Preserving More Forested Areas Onsite During Development

Local jurisdictions have several options for protecting forests and trees during the development process. The following web resources include an overview of Maryland’s Forest Conservation Act, as well as information on conservation subdivision approaches, riparian forest setbacks, and technical guidance to ensure successful outcomes for onsite tree protection measures.

 

 


Maryland's Forest Conservation Act (DNR)

The Forest Conservation Act (Act), enacted in 1991, was designed to minimize the loss of forest loss due to development.  Implemented by individual counties in Maryland, the Act makes the identification and retention of priority forests and other sensitive areas an integral part of the site planning process.  Of primary interest are areas adjacent to streams or wetlands, those on steep or erodible soils, or those within or adjacent to large contiguous blocks of forest or wildlife corridors.

A Guide to Preserving Trees in Development Projects (The Pennsylvania State University, College of Agricultural Sciences, PennState Extension)

In addition to chapters on tree inventory, tree preservation planning, tree preservation techniques during construction, repairing damage from construction, post-construction activities, and others, the report includes information on tree health and soil quality.  A PDF of the site can be downloaded.

Protecting Trees During Construction (Colorado State University Extension)

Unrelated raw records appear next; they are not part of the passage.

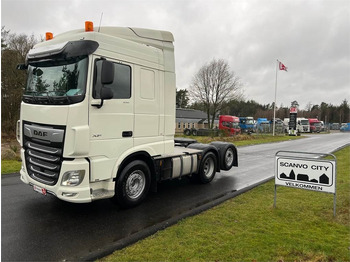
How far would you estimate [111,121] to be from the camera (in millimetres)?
4656

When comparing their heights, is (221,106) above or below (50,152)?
above

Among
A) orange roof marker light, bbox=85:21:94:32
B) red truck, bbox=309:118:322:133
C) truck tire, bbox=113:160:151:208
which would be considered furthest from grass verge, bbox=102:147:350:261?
red truck, bbox=309:118:322:133

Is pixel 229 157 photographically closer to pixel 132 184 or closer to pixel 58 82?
pixel 132 184

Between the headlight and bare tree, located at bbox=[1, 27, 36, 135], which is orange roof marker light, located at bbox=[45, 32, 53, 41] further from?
bare tree, located at bbox=[1, 27, 36, 135]

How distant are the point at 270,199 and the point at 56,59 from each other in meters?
5.46

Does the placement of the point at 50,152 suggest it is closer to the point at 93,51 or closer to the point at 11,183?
the point at 93,51

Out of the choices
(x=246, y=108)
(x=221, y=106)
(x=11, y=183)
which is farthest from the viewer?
(x=246, y=108)

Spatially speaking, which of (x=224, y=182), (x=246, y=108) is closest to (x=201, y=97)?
(x=224, y=182)

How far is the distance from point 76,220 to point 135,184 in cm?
132

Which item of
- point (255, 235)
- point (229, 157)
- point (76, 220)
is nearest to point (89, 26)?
point (76, 220)

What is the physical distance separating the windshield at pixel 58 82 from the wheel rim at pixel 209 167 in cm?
450

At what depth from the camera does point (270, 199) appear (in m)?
5.94

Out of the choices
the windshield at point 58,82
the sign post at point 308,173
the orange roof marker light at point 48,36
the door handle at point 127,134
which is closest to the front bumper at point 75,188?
the door handle at point 127,134

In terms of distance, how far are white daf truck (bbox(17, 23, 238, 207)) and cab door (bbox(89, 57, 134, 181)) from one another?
0.06 feet
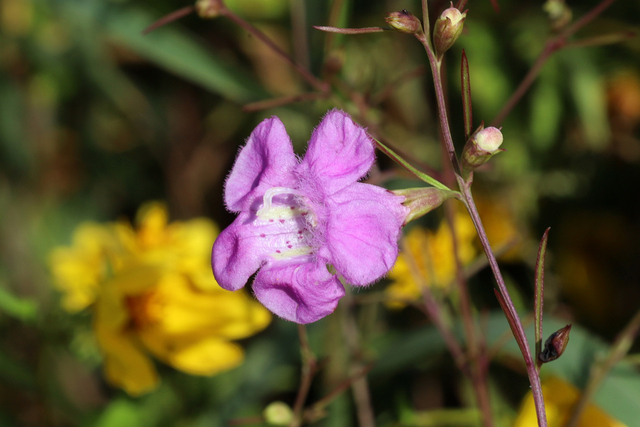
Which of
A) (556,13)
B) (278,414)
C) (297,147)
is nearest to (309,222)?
(278,414)

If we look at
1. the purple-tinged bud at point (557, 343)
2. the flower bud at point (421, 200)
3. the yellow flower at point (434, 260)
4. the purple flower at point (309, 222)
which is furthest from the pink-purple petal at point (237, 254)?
the yellow flower at point (434, 260)

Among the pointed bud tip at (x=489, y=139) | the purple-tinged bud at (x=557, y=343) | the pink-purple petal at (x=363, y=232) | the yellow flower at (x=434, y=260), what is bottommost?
the yellow flower at (x=434, y=260)

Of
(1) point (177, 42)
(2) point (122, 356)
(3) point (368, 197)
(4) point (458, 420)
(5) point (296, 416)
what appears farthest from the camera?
(1) point (177, 42)

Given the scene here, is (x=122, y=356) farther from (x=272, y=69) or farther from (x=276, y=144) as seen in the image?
(x=272, y=69)

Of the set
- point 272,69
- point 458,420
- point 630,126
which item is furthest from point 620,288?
point 272,69

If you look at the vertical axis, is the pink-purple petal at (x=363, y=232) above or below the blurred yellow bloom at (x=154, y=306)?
above

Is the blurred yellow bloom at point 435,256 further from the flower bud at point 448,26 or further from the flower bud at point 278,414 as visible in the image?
the flower bud at point 448,26
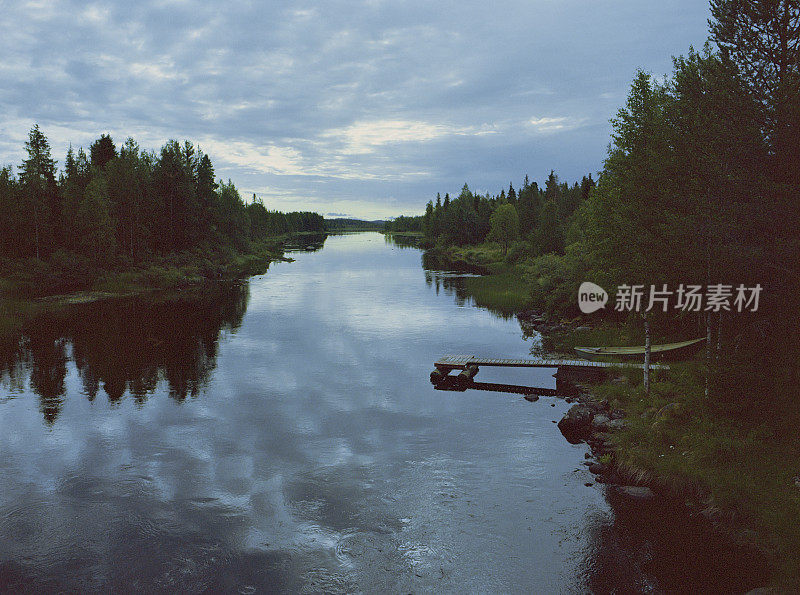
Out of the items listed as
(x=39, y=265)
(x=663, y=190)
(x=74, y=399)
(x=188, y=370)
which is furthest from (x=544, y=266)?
(x=39, y=265)

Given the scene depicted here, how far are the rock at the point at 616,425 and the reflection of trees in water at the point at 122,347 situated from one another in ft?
72.9

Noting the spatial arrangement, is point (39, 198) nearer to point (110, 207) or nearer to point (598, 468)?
point (110, 207)

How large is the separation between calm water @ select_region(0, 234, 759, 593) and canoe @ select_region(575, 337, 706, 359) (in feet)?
11.8

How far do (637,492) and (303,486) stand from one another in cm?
1196

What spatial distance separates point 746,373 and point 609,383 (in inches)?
450

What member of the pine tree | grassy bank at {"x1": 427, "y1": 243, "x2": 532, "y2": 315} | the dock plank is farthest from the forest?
the dock plank

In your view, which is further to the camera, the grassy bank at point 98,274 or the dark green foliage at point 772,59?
the grassy bank at point 98,274

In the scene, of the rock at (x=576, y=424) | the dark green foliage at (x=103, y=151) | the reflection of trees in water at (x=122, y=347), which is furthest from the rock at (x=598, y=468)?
the dark green foliage at (x=103, y=151)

This brief paper includes information on tree preservation planning, protection of a tree’s root system, soil compaction, and the importance of avoiding soil fills and changes in grade that can harm trees.  It discusses how to prune injured trees and provides a list of trees that have a high, medium, or low adaptability to environmental change.

Reduced Parking Footprint Criteria (LEED)

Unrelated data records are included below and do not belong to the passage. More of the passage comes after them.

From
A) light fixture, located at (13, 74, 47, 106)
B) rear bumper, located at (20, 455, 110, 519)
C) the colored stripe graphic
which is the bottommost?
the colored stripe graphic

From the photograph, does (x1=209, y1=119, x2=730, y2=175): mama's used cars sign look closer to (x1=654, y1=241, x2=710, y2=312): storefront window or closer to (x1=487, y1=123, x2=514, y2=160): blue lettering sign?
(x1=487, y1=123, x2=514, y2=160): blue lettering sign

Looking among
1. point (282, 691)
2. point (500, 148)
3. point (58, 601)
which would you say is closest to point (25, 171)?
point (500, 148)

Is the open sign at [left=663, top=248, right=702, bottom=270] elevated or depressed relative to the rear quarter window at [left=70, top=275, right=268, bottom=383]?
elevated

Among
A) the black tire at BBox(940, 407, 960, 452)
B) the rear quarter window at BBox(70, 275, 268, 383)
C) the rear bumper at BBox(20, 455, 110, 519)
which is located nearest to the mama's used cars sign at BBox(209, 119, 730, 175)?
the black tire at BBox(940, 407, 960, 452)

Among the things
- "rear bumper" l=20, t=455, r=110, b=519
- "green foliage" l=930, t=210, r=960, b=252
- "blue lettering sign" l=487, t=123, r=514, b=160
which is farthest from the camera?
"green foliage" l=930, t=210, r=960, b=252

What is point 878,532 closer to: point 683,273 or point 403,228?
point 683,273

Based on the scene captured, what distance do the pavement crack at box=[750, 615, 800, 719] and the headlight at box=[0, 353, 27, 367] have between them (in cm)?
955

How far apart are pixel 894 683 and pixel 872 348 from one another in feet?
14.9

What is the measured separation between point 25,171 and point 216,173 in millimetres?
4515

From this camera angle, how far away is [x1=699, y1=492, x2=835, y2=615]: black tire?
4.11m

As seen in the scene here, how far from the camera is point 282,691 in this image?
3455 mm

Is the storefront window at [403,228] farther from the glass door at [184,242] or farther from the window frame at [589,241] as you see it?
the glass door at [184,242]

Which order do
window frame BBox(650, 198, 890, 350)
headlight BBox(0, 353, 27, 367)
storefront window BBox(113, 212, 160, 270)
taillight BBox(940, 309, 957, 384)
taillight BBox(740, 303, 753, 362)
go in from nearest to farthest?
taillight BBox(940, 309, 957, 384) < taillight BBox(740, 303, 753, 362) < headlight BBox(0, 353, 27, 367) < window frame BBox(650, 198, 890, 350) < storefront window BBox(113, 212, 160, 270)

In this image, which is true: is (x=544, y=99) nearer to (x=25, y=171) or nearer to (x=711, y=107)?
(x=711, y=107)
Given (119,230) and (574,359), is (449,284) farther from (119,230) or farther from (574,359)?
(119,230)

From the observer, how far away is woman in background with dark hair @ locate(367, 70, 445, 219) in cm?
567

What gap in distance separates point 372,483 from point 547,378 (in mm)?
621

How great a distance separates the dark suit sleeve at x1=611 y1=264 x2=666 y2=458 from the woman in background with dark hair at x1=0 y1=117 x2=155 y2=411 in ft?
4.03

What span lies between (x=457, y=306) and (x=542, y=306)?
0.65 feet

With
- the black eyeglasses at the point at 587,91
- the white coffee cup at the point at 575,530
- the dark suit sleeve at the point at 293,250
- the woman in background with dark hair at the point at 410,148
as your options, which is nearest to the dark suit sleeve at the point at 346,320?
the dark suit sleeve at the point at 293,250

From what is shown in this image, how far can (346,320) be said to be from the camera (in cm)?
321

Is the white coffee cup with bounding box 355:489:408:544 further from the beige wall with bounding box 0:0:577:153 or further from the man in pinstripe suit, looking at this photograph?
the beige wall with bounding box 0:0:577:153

The LEED (Leadership in Energy and Environmental Design) green building rating system is used for certifying sustainable development.  One point of a project’s LEED score can be earned through a reduced parking footprint, which can preserve existing trees on the site. The requirements are that no more than 20 percent of the total development footprint area be used for new off-street surface parking, with no individual surface parking lot larger than two acres.

Urban Watershed Forestry Manual - Part 2 - Conserving and Planting Trees at Development Sites (USDA; prepared by Center for Watershed Protection)

This publication presents specific ways to enable developers, engineers, or landscape architects to incorporate more trees into a development site. The proposed approach focuses on protecting existing trees, planting trees in storm water treatment practices, and planting trees in other open spaces at a development site.

ANSI A300 Standards

ANSI A300 standards are the generally accepted voluntary industry consensus standards for tree care practices. The standards apply to professionals who provide for or supervise the management of trees, shrubs, and other woody landscape plants. Intended users include businesses, government agencies, property owners, property managers, and utilities. The standards do not apply to agriculture, horticultural production, or silviculture, except where explicitly noted otherwise. Part 1 (pruning), Part 2 (soil management), Part 5 (management of trees and shrubs during site planning, site development and construction), Part 8 (root management) and Part 10 (integrated pest management) are of particular relevance.